Train company to lease 133,000 square feet at Tower Automotive site

Spanish train company Talgo Inc. will lease 133,000 square feet of space from the city of Milwaukee in a building at the corner of North 27th Street and Townsend Street in the former Tower Automotive complex.
The company will lease the space for $2.59 per square foot, or $344,470 a year, said Richard “Rocky” Marcoux, commissioner of the Department of City Development. The city is not providing any incentives to Talgo to locate at the Tower site, Marcoux said.
“This is a straight up business deal,” he said.
The city purchased 84 acres of the former 140-acre Tower site last year for $4.5 million. The property is bounded roughly by West Capitol Drive, the Soo Line railroad tracks, West Townsend Street and North 27th Street. The city plans to spend about $30 million to redevelop the property and attract new businesses to a development that city officials call Century City.
Most of the buildings on the former Tower site will be torn down, Marcoux said. But the building that Talgo will occupy was one of the last buildings that was used for manufacturing operations and is in better condition than the rest of the vacant plant, he said.
Talgo will create 125 jobs at the plant to assemble and maintain high speed trains at the former Tower Automotive facility in Milwaukee, chief executive officer Antonio Perez announced this week.
As someone who represents an area and a population that is in dire need of jobs, this is truly exciting and wonderful news,” said Ald. Willie Wade. Part of the former Tower Automotive site is in Wade’s aldermanic district.
Perez said the supply chain for the Milwaukee plant will create an additional 450 jobs to support the operation. Some of those jobs will be created in Wisconsin, he said.
The company may eventually hire even more workers at the Milwaukee plant if more states purchase high speed trains from Talgo. Wisconsin is buying four train sets and Oregon is buying two trains sets from the company. Those trains will be built at the Milwaukee plant.
Perez said Talgo made a promise that the first U.S. state to purchase a high speed train from the company would be the site of an assembly plant for the company’s high speed trains in the U.S. market. Last year, Gov. Jim Doyle’s administration moved to purchase two trains to take advantage of that opportunity.
The Milwaukee facility will assemble Talgo high speed trains for the entire United States, Talgo spokeswoman Nora Friend said. The company hopes to sell trains to other states through President Barack Obama’s $8 billion high speed rail initiative, which includes $810 million to create high speed rail service from Milwaukee to Madison and $12 million to improve the Milwaukee to Chicago rail corridor.
It would be too expensive to build a plant in each state that purchases trains, Friend said. So the company hopes other states do not make that a condition of a train purchase, she said.

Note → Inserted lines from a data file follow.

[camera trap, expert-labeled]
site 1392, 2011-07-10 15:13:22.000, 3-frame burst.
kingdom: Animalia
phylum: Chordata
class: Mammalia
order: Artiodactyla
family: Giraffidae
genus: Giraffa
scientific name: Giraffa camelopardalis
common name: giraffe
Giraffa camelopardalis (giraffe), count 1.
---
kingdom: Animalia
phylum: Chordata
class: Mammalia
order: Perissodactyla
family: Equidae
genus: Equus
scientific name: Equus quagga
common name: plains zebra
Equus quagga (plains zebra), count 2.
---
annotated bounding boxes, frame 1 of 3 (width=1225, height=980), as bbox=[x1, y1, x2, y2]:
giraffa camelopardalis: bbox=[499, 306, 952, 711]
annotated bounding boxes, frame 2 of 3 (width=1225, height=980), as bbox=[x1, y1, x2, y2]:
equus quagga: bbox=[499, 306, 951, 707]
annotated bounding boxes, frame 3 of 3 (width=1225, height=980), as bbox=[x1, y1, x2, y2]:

The Midwest high speed rail network, if fully developed, would need 65 train sets, which demonstrates the market potential for Talgo’s Milwaukee plant, Doyle said.
“This is going to be a place where a significant number of those trains will be built,” he said. “We are poised to be the nation’s leader in high speed rail manufacturing. Wisconsin will see real economic benefits of high speed rail for generations to come. High speed rail is the future of transportation, and it is a really great thing for the state of Wisconsin to be leading the way.”
In addition to the Tower Automotive site, Talgo considered two sites in Janesville, a site in Racine, a site in Appleton and the Super Steel plant in Milwaukee to assemble its high speed trains.
Perez said the company evaluated all of the sites based on: their economic conditions, technical and operational conditions, cost of living, training facilities in the vacinity availability of skilled workforce and logistical traits including rail access. The company needed a large amount of space with overhead cranes and room for expansion. The company preferred a site near a port, a major airport and near train centers, he said.